Kershaw, 25 in March, comes off a season where he went 14-9 with a 2.53 ERA, which was the best in baseball.
Meanwhile, Hernandez, 27 in April, went 13-9 with a 3.06 ERA, and hasn’t turned in a sub-3.00 ERA since 2010.
In fact, Kershaw’s career ERA (2.79) is nearly half a run better than that of Hernandez (3.22).
Nearly identical, right?
Save for the fact that Kershaw is two years younger and pitching in the National League.
Kershaw’s fastball averaged 93.0 against Hernandez’s 92.4.
Then there’s Kershaw’s FIP of 2.89 versus Hernandez’s 3.20.
Both pitchers were capable of winning 20 games apiece with the proper situations, but each suffered from a lack of run support.
However, on paper, Kershaw was the better pitcher, and will unseat Hernandez as the best pitcher in baseball without a mega-contract.
Cole Hamels got paid by the Phillies — receiving a 7-year/$153 million contract.
As did Kershaw’s new teammate Zack Greinke, who was given a 6-year/$159 million contract.
Dodgers GM Ned Colletti has gone on record to say that the team is not focusing on a Kershaw extension.
Luckily for the organization, Kershaw appears to be in no rush.
However, at some point this season, expect that to change.
Kershaw is arbitration-eligible at the end of this season, with the following year being the first chance he could test free agency.
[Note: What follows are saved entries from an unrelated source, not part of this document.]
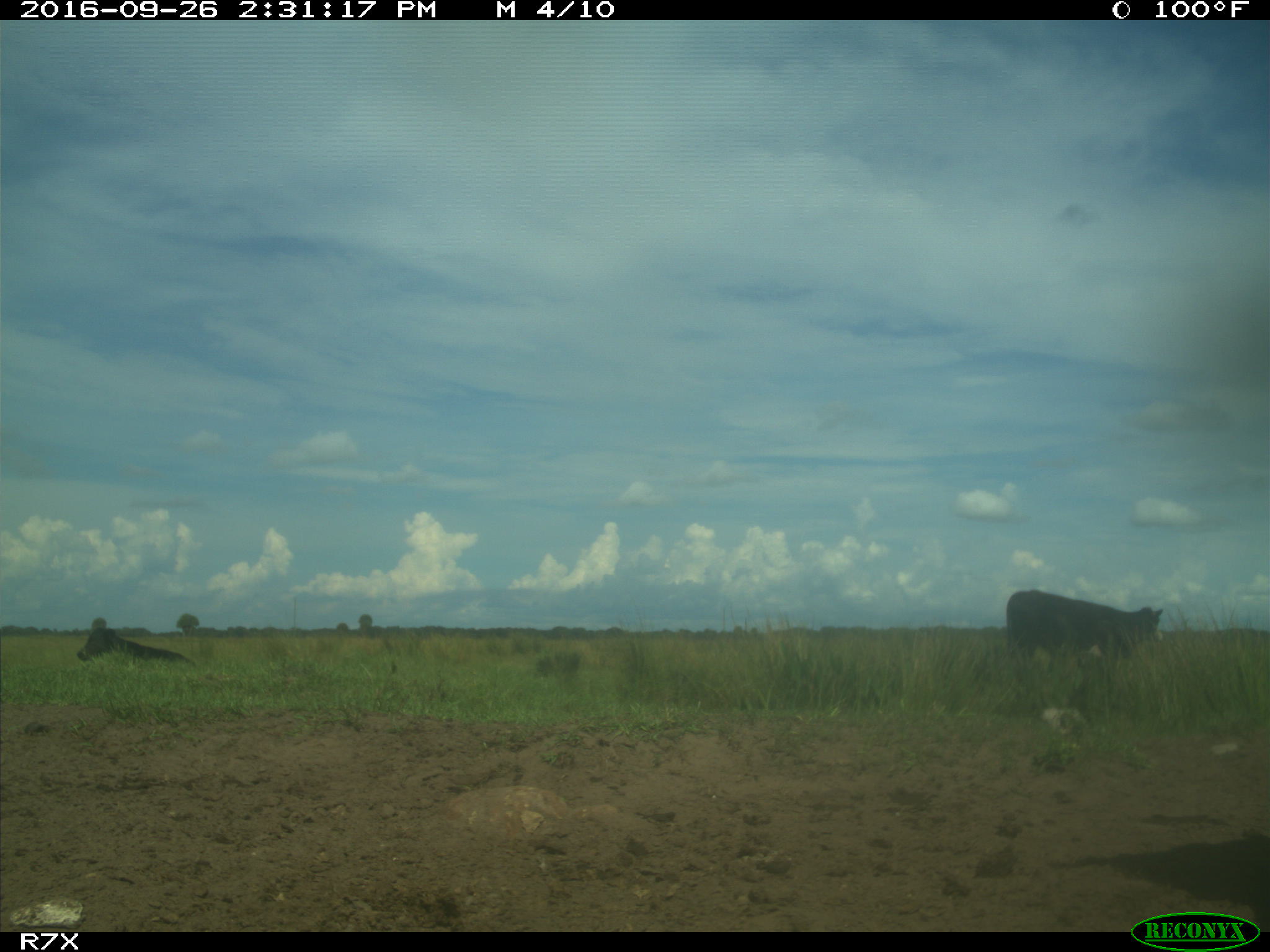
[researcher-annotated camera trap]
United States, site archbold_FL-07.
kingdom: Animalia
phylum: Chordata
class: Mammalia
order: Artiodactyla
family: Bovidae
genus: Bos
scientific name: Bos taurus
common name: domestic cow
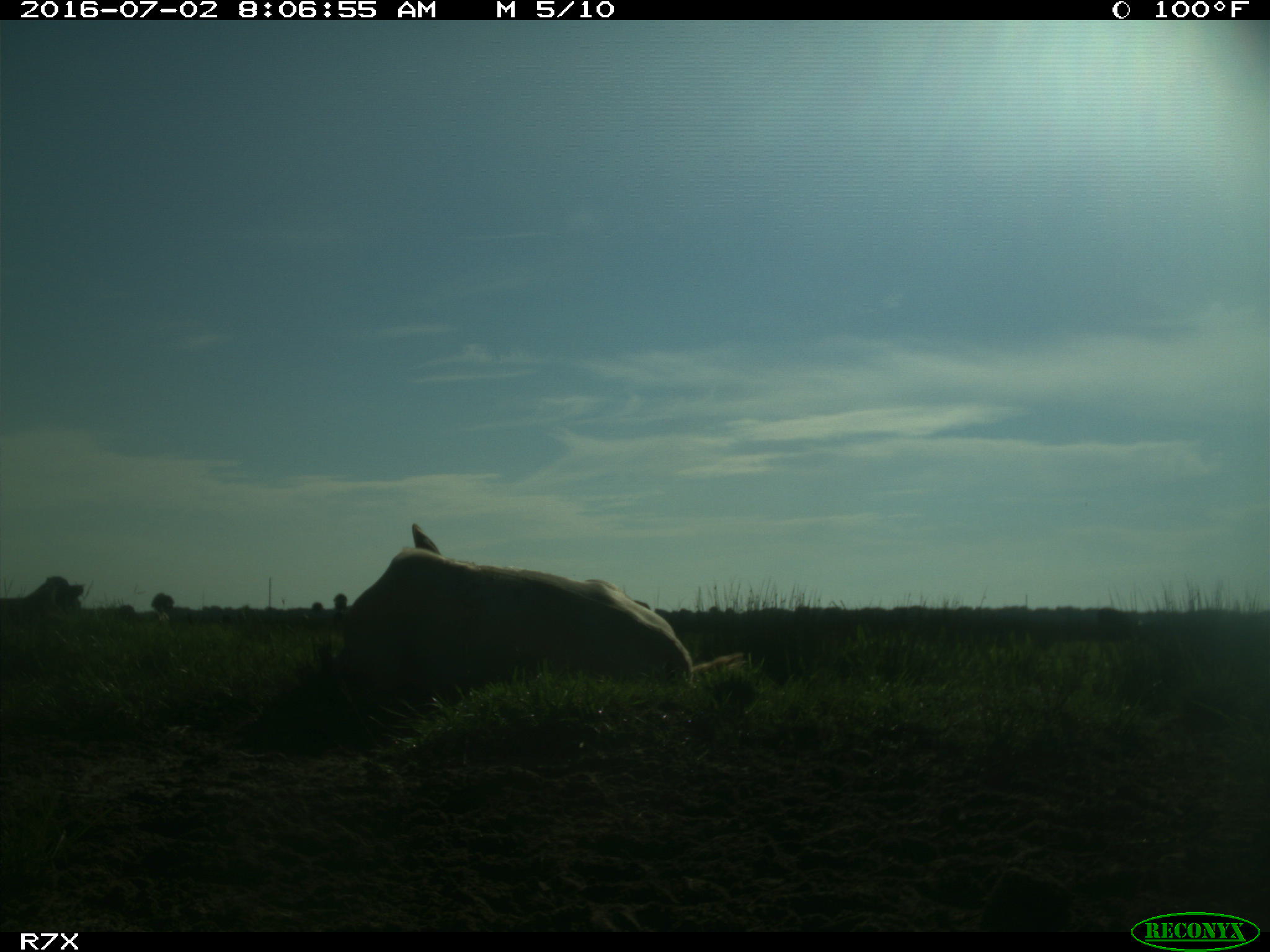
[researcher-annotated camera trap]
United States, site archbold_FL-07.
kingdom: Animalia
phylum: Chordata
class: Mammalia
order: Artiodactyla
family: Bovidae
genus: Bos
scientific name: Bos taurus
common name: domestic cow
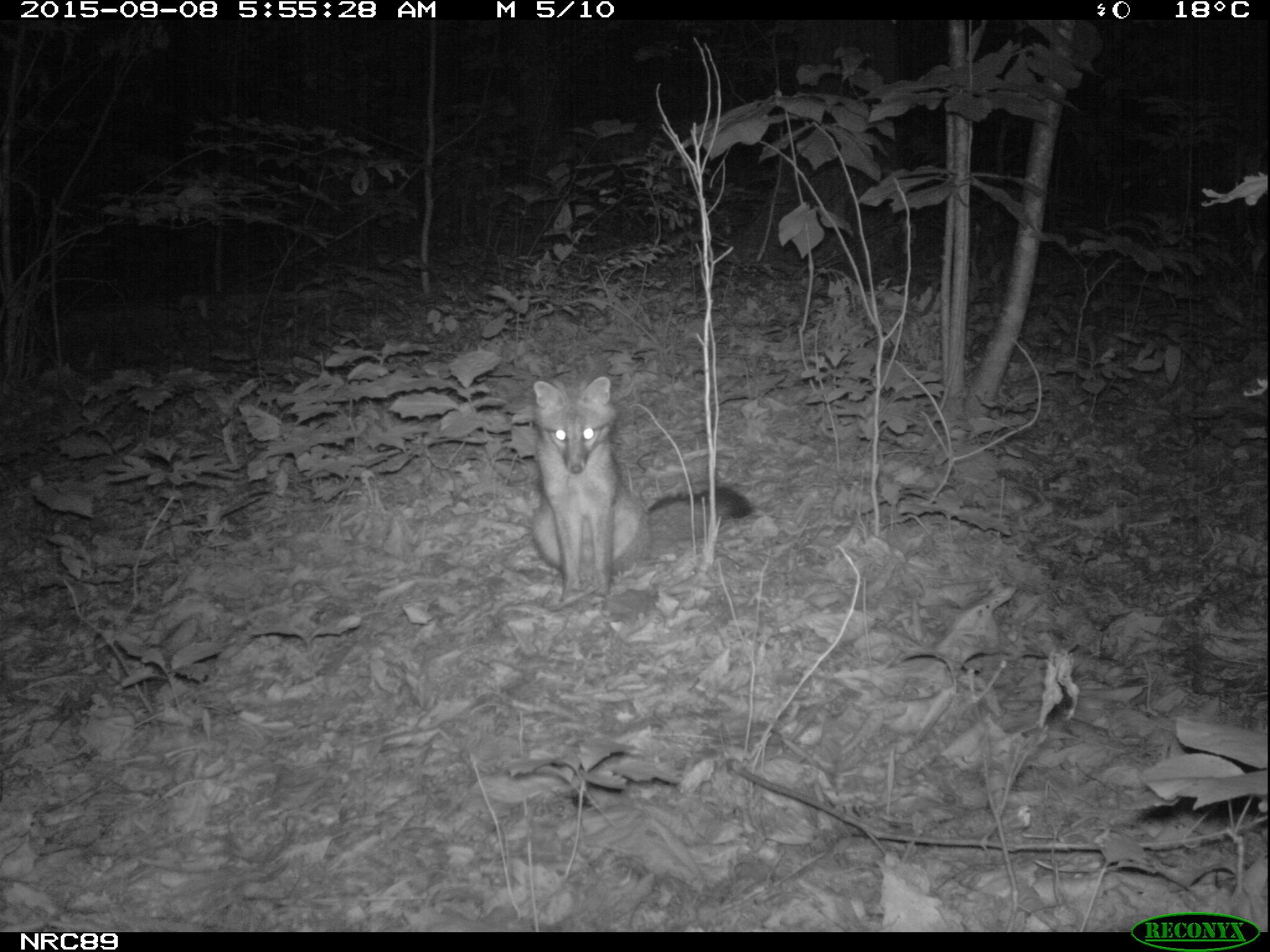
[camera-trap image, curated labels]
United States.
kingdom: Animalia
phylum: Chordata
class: Mammalia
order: Carnivora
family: Canidae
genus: Urocyon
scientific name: Urocyon cinereoargenteus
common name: gray fox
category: Grey Fox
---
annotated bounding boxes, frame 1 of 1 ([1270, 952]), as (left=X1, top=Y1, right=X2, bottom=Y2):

Perhaps another one year deal is in store. It seems to be the most likely event.
When Kershaw becomes a free agent at age 26, the Dodgers can lock him into a deal of at least seven years, worth anywhere in the range of $200-250 million, and perhaps even longer and for more money.
If anybody deserves to be the highest paid pitcher in the game, it’s Clayton Kershaw.
Should his numbers not convince you last season, don’t forget 2011, when at age 23 Kershaw went 21-5 with a 2.28 ERA.
Guggenheim Partners will monitor this situation in a clever way. Once it deems the time to be right, expect Clayton Kershaw to be announced as the next Dodgers lifer.